** Task list **
• a. Answer these from the post about the son's fascination with fire, one line each:
(i) In which newspaper section did "The new rules of parenting" appear?
(ii) For how many years has the writer known her husband?
(iii) Who wrote "A five-stage guide to bringing up boys and girls"?
• b. Resume the post about the son's fascination with fire, writing on from its final sentence.
━━ Document section ━━
A good start to 2013 for me – it would appear that for the first time I am ahead of the parenting curve. This is no mean feat – as a fully paid-up member of the Gina Ford generation, this does not often happen, if at all in my case. To what am I referring? “The new rules of parenting” in “The Times 2” today.
Let me explain. My eldest son has been displaying some ‘interesting’ new pyromaniacal tendencies. Up until a few weeks ago, he has shown zilch interest in fire except perhaps a certain disdain for it as he wrestles with his brother dangerously close. However, recently, it is all about the fire. He wants to light the fire in our sitting room all the time – first thing in the morning, lunchtime, evening and most irritatingly at about 10pm. He not only seems to enjoy the whole fire-building process (very much a male preserve, rather like barbecuing) but he tends that fire and nurtures it in a way a mother would her baby. I have watched this new obsession with some bemusement/amusement and a fair amount of anxiety, aware that it could only too quickly go horribly wrong.
We decided to allow him to follow this new obsession and my husband has very patiently built more fires with his son over this Christmas period than the 16 years I have known him. So imagine the smugness (there is no other word for it, I’m afraid) that swept over me this morning when I turned to my newspaper and “A five-stage guide to bringing up boys and girls” by child development expert Elizabeth Hartley-Brewer. There in black and white, under the section for boys aged 8-10, it says “…Help him to develop practical skills, such as lighting a bonfire (he will do it anyway, so we may as well teach him properly)…” Not only did I feel immediately comforted – my son is perfectly normal for his age and not showing worrying tendencies towards arson – but we, as parents, had responded appropriately – high five!
━━━
━━ Given data ━━
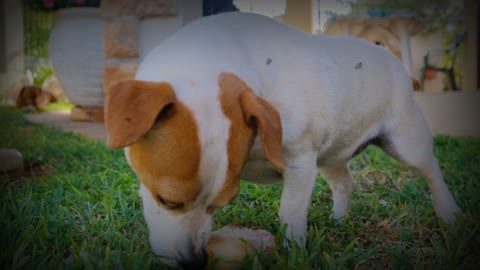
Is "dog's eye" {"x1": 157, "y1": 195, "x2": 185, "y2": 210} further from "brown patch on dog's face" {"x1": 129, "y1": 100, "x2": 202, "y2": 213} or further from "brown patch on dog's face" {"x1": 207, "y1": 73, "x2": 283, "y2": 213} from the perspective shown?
"brown patch on dog's face" {"x1": 207, "y1": 73, "x2": 283, "y2": 213}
━━━
** Responses to the tasks **
• a.
(i) "The Times 2"
(ii) 16 years
(iii) Elizabeth Hartley-Brewer, a child development expert

• b.
I have to say that this was about the only area in which we seemed to be succeeding and it would probably be fair to say that I am giving undue attention to one sentence in a long article. In the same section, referring to boys of the same age as my eldest, we are also told not to “go over the top in praising him in an attempt to boost self-esteem: he will feel smothered”. Now, please tell me that I am not the only mother who has days when she finds it very difficult to find anything to praise and I am very rarely in danger of going over the top with my praise. Some days I am forced to praise him (in desperation) for things which one might normally praise a child of two or three for – eg putting on his shoes (not laces just velcro) or worse still, praising him for most unpraiseworthy things such as getting into the car without smacking or kicking his brother. This is all part of that balancing out the scolding for bad behaviour (sorry, “boisterous behaviour”) with praise (which all the parenting gurus go on about) and which some days really does result in praise for the most ludicrous things.
As for my other son, he falls into the ages 4-7 boys bracket. In this age bracket we should “encourage his growing sense of humour…Telling a joke is a way that boys can experience some equality with an adult…” For me, one of my most dreaded moments is when one of my children says to me, “Mummy, I’ve got a really good joke to tell you”. What follows is never a “joke”, as you or I might understand it, but a complete nonsensical string of words which I am expected to laugh at manically once delivered. Something along the lines of “What did the egg say to the sausage – where’s the baked beans?” – brilliant, hilarious, hysterical. Those first jokes are quite excruciating but you do gradually see some comprehension dawning and then the endless round of “knock knock” jokes start. In fact, currently when one of my boys says to me those dreaded words “Mummy, I’ve got a really good joke to tell you”, I find myself saying “who’s there?” before he’s even started. Now, however that I know these jokes must be encouraged, I shall do my best to force the laughter and praise (but not over-praise) their attempts at humour.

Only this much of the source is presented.